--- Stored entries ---

-=-=-=-=-

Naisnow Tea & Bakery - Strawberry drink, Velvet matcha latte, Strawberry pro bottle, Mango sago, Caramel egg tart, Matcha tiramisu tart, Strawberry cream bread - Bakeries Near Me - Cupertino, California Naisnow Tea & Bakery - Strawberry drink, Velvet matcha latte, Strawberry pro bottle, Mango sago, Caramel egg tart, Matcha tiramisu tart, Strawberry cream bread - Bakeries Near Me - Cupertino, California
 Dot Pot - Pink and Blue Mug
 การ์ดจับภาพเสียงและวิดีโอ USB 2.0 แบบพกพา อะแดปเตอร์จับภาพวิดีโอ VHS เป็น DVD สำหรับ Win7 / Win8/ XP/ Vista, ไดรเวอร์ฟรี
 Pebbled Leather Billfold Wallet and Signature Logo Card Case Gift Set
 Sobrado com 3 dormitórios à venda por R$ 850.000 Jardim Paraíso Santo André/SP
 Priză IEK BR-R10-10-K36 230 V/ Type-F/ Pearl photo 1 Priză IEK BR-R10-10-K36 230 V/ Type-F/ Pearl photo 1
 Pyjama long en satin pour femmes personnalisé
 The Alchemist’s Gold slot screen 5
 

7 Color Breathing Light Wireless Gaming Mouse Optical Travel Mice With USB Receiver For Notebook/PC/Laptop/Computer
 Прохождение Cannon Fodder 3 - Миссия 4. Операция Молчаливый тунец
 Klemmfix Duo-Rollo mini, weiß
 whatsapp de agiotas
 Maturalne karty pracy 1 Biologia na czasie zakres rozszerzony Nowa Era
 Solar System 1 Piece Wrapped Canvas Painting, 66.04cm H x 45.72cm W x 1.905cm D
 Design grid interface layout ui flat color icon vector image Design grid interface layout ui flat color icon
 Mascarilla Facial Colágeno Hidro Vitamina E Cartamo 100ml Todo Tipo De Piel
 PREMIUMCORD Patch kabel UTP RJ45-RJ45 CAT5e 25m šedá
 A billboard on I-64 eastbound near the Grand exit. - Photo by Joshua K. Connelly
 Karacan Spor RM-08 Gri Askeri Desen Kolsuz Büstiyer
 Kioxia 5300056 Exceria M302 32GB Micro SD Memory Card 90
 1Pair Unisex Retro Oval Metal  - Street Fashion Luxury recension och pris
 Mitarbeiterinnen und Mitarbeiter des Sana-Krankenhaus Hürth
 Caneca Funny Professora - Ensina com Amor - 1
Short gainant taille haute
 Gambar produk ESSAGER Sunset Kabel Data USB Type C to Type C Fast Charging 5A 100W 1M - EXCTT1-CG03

-=-=-=-=-

--- Exercise ---
A word-for-word copy of all the entries is required.

--- Solution below ---
Naisnow Tea & Bakery - Strawberry drink, Velvet matcha latte, Strawberry pro bottle, Mango sago, Caramel egg tart, Matcha tiramisu tart, Strawberry cream bread - Bakeries Near Me - Cupertino, California Naisnow Tea & Bakery - Strawberry drink, Velvet matcha latte, Strawberry pro bottle, Mango sago, Caramel egg tart, Matcha tiramisu tart, Strawberry cream bread - Bakeries Near Me - Cupertino, California
 Dot Pot - Pink and Blue Mug
 การ์ดจับภาพเสียงและวิดีโอ USB 2.0 แบบพกพา อะแดปเตอร์จับภาพวิดีโอ VHS เป็น DVD สำหรับ Win7 / Win8/ XP/ Vista, ไดรเวอร์ฟรี
 Pebbled Leather Billfold Wallet and Signature Logo Card Case Gift Set
 Sobrado com 3 dormitórios à venda por R$ 850.000 Jardim Paraíso Santo André/SP
 Priză IEK BR-R10-10-K36 230 V/ Type-F/ Pearl photo 1 Priză IEK BR-R10-10-K36 230 V/ Type-F/ Pearl photo 1
 Pyjama long en satin pour femmes personnalisé
 The Alchemist’s Gold slot screen 5
 

7 Color Breathing Light Wireless Gaming Mouse Optical Travel Mice With USB Receiver For Notebook/PC/Laptop/Computer
 Прохождение Cannon Fodder 3 - Миссия 4. Операция Молчаливый тунец
 Klemmfix Duo-Rollo mini, weiß
 whatsapp de agiotas
 Maturalne karty pracy 1 Biologia na czasie zakres rozszerzony Nowa Era
 Solar System 1 Piece Wrapped Canvas Painting, 66.04cm H x 45.72cm W x 1.905cm D
 Design grid interface layout ui flat color icon vector image Design grid interface layout ui flat color icon
 Mascarilla Facial Colágeno Hidro Vitamina E Cartamo 100ml Todo Tipo De Piel
 PREMIUMCORD Patch kabel UTP RJ45-RJ45 CAT5e 25m šedá
 A billboard on I-64 eastbound near the Grand exit. - Photo by Joshua K. Connelly
 Karacan Spor RM-08 Gri Askeri Desen Kolsuz Büstiyer
 Kioxia 5300056 Exceria M302 32GB Micro SD Memory Card 90
 1Pair Unisex Retro Oval Metal  - Street Fashion Luxury recension och pris
 Mitarbeiterinnen und Mitarbeiter des Sana-Krankenhaus Hürth
 Caneca Funny Professora - Ensina com Amor - 1
Short gainant taille haute
 Gambar produk ESSAGER Sunset Kabel Data USB Type C to Type C Fast Charging 5A 100W 1M - EXCTT1-CG03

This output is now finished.